• _EXERCISE BRIEF_
Reproduce every one of the items below word for word.

►

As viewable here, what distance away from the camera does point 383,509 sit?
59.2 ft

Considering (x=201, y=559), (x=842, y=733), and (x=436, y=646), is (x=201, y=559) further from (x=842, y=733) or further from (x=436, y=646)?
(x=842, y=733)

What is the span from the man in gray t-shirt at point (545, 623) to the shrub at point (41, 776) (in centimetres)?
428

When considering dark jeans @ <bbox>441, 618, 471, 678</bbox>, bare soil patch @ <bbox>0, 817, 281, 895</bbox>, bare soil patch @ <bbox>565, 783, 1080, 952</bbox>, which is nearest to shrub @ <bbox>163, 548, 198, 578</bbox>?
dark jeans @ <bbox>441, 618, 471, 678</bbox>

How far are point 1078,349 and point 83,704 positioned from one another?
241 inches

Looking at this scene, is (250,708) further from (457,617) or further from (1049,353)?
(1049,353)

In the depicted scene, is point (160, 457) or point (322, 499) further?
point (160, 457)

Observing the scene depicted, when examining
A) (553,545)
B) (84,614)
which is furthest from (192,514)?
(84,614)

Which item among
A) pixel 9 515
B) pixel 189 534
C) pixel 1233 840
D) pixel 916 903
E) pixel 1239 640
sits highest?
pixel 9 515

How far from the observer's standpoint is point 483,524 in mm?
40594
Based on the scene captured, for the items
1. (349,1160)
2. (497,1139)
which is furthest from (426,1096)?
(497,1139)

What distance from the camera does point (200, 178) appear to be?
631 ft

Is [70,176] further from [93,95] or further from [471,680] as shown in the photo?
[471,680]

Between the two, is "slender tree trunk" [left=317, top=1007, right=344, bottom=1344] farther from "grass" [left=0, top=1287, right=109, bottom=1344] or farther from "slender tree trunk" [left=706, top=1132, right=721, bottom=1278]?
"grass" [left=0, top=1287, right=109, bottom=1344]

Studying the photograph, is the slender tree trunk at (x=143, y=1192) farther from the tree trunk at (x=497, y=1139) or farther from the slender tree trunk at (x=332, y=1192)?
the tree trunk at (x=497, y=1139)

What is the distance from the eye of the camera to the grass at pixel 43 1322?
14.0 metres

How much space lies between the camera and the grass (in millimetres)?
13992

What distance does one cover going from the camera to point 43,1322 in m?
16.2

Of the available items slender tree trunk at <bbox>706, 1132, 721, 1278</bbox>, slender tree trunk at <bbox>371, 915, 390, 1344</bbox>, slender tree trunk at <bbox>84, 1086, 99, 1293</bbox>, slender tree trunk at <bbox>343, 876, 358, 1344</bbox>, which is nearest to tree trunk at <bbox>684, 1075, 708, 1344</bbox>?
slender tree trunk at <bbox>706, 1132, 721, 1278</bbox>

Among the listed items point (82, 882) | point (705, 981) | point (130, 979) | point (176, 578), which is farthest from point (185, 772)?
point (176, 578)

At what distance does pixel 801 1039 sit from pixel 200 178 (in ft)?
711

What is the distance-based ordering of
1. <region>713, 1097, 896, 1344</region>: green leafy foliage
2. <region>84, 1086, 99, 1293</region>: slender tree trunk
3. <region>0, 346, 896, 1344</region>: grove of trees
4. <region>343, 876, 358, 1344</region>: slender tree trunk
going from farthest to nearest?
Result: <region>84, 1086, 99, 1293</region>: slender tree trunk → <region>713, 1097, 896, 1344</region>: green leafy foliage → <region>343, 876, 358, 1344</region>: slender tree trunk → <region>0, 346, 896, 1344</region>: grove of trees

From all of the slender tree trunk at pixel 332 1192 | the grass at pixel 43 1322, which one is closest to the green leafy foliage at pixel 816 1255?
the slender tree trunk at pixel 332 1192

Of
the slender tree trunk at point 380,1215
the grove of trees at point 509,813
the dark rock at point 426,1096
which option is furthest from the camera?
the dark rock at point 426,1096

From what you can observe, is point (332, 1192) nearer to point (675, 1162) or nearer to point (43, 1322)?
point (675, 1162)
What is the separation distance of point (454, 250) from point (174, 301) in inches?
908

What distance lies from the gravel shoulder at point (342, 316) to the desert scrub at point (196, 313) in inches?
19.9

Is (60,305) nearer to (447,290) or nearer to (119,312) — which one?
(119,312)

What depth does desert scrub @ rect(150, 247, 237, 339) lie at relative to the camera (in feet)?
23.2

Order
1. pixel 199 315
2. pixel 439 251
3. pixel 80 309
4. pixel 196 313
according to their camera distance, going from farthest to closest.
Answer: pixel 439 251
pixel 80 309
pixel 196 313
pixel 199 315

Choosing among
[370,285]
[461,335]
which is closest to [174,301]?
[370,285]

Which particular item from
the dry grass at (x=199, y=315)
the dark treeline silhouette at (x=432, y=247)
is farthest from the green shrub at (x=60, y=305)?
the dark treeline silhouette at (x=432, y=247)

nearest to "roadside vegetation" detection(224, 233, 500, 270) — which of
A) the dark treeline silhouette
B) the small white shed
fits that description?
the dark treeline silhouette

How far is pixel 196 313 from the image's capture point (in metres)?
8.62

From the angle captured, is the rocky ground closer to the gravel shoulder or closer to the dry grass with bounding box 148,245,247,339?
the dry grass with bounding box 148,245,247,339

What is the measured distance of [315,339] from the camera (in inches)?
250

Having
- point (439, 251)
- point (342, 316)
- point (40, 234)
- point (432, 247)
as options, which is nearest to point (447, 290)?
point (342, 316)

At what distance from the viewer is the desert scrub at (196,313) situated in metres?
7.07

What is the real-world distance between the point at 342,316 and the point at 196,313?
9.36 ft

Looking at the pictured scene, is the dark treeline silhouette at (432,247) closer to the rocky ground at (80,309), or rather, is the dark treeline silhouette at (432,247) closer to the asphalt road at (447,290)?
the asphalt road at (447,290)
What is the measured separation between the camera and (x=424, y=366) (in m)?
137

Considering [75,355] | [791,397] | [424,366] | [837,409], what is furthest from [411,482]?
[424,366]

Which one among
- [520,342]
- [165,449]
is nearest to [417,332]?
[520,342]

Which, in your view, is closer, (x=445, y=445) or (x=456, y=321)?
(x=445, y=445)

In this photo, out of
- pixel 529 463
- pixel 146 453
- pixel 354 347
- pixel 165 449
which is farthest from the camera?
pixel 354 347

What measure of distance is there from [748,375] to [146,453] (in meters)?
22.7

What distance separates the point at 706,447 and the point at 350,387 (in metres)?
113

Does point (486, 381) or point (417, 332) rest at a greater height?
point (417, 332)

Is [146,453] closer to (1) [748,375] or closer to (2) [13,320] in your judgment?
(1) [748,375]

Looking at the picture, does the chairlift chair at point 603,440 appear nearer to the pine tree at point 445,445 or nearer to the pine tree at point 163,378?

◄

• _RESPONSE TO THIS TASK_
As viewable here, what distance away from the camera does point 383,509 sit?
59.2 ft

Considering (x=201, y=559), (x=842, y=733), and (x=436, y=646), is (x=201, y=559) further from (x=842, y=733) or further from (x=436, y=646)?
(x=842, y=733)

What is the span from the man in gray t-shirt at point (545, 623) to the shrub at point (41, 776) (in centimetres)?
428

When considering dark jeans @ <bbox>441, 618, 471, 678</bbox>, bare soil patch @ <bbox>0, 817, 281, 895</bbox>, bare soil patch @ <bbox>565, 783, 1080, 952</bbox>, which is nearest to shrub @ <bbox>163, 548, 198, 578</bbox>?
dark jeans @ <bbox>441, 618, 471, 678</bbox>

How far are point 1078,349 and point 83,704 positioned from one another?
241 inches

Looking at this scene, is (250,708) further from (457,617) or further from (1049,353)?
(1049,353)

In the depicted scene, is point (160, 457) or point (322, 499) further?
point (160, 457)

Observing the scene depicted, when examining
A) (553,545)
B) (84,614)
which is furthest from (192,514)?
(84,614)

Which item among
A) pixel 9 515
B) pixel 189 534
C) pixel 1233 840
D) pixel 916 903
E) pixel 1239 640
sits highest?
pixel 9 515

How far from the observer's standpoint is point 483,524 in mm?
40594
Based on the scene captured, for the items
1. (349,1160)
2. (497,1139)
which is furthest from (426,1096)?
(497,1139)

What distance from the camera does point (200, 178) appear to be?
631 ft

Is [70,176] further from [93,95] or further from [471,680] as shown in the photo?
[471,680]

Between the two, is "slender tree trunk" [left=317, top=1007, right=344, bottom=1344] farther from "grass" [left=0, top=1287, right=109, bottom=1344] or farther from "slender tree trunk" [left=706, top=1132, right=721, bottom=1278]?
"grass" [left=0, top=1287, right=109, bottom=1344]

Studying the photograph, is the slender tree trunk at (x=143, y=1192) farther from the tree trunk at (x=497, y=1139) or farther from the slender tree trunk at (x=332, y=1192)?
the tree trunk at (x=497, y=1139)

What is the distance from the eye of the camera to the grass at pixel 43 1322?
14.0 metres

How much space lies between the camera and the grass (in millimetres)?
13992

What distance does one cover going from the camera to point 43,1322 in m?
16.2

Of the available items slender tree trunk at <bbox>706, 1132, 721, 1278</bbox>, slender tree trunk at <bbox>371, 915, 390, 1344</bbox>, slender tree trunk at <bbox>84, 1086, 99, 1293</bbox>, slender tree trunk at <bbox>343, 876, 358, 1344</bbox>, which is nearest to tree trunk at <bbox>684, 1075, 708, 1344</bbox>?
slender tree trunk at <bbox>706, 1132, 721, 1278</bbox>

Among the listed items point (82, 882) | point (705, 981) | point (130, 979) | point (176, 578), which is farthest from point (185, 772)?
point (176, 578)

At what distance does pixel 801 1039 sit from pixel 200 178 (in ft)?
711

What is the distance-based ordering of
1. <region>713, 1097, 896, 1344</region>: green leafy foliage
2. <region>84, 1086, 99, 1293</region>: slender tree trunk
3. <region>0, 346, 896, 1344</region>: grove of trees
4. <region>343, 876, 358, 1344</region>: slender tree trunk
going from farthest to nearest?
Result: <region>84, 1086, 99, 1293</region>: slender tree trunk → <region>713, 1097, 896, 1344</region>: green leafy foliage → <region>343, 876, 358, 1344</region>: slender tree trunk → <region>0, 346, 896, 1344</region>: grove of trees

From all of the slender tree trunk at pixel 332 1192 | the grass at pixel 43 1322, which one is closest to the green leafy foliage at pixel 816 1255?
the slender tree trunk at pixel 332 1192

Of
the slender tree trunk at point 380,1215
the grove of trees at point 509,813
the dark rock at point 426,1096
which option is furthest from the camera?
the dark rock at point 426,1096

From what you can observe, is point (332, 1192) nearer to point (675, 1162) or nearer to point (43, 1322)?
point (675, 1162)
What is the separation distance of point (454, 250) from point (174, 301) in inches?
908

What distance lies from the gravel shoulder at point (342, 316) to the desert scrub at point (196, 313) in inches?
19.9

Is (60,305) nearer to (447,290) or nearer to (119,312) — which one?
(119,312)

What depth does desert scrub @ rect(150, 247, 237, 339) lie at relative to the camera (in feet)?
23.2

Order
1. pixel 199 315
2. pixel 439 251
3. pixel 80 309
4. pixel 196 313
according to their camera distance, going from farthest to closest.
Answer: pixel 439 251
pixel 80 309
pixel 196 313
pixel 199 315

Choosing among
[370,285]
[461,335]
which is closest to [174,301]?
[370,285]

Which particular item from
the dry grass at (x=199, y=315)
the dark treeline silhouette at (x=432, y=247)
is farthest from the green shrub at (x=60, y=305)?
the dark treeline silhouette at (x=432, y=247)

nearest to "roadside vegetation" detection(224, 233, 500, 270) — which of
A) the dark treeline silhouette
B) the small white shed
fits that description?
the dark treeline silhouette

How far is pixel 196 313 from the image's capture point (in metres)?
8.62

From the angle captured, is the rocky ground closer to the gravel shoulder or closer to the dry grass with bounding box 148,245,247,339?
the dry grass with bounding box 148,245,247,339

What is the measured distance of [315,339] from the camera (in inches)?
250

Having
- point (439, 251)
- point (342, 316)
- point (40, 234)
- point (432, 247)
as options, which is nearest to point (447, 290)?
point (342, 316)

At what distance from the viewer is the desert scrub at (196,313) situated in metres?
7.07

What is the real-world distance between the point at 342,316 and the point at 196,313?
9.36 ft

Looking at the pictured scene, is the dark treeline silhouette at (432,247) closer to the rocky ground at (80,309), or rather, is the dark treeline silhouette at (432,247) closer to the asphalt road at (447,290)?
the asphalt road at (447,290)
What is the measured separation between the camera and (x=424, y=366) (in m)?
137

Considering [75,355] | [791,397] | [424,366] | [837,409], what is furthest from [411,482]?
[424,366]

Which one among
- [520,342]
- [165,449]
is nearest to [417,332]?
[520,342]

Which, in your view, is closer, (x=445, y=445) or (x=456, y=321)?
(x=445, y=445)

In this photo, out of
- pixel 529 463
- pixel 146 453
- pixel 354 347
- pixel 165 449
which is farthest from the camera?
pixel 354 347

What measure of distance is there from [748,375] to [146,453] (in meters)?
22.7

What distance separates the point at 706,447 and the point at 350,387 (in metres)?
113

Does point (486, 381) or point (417, 332) rest at a greater height?
point (417, 332)

Is [146,453] closer to (1) [748,375] or closer to (2) [13,320] in your judgment?
(1) [748,375]

Looking at the picture, does the chairlift chair at point 603,440 appear nearer to the pine tree at point 445,445 or nearer to the pine tree at point 163,378?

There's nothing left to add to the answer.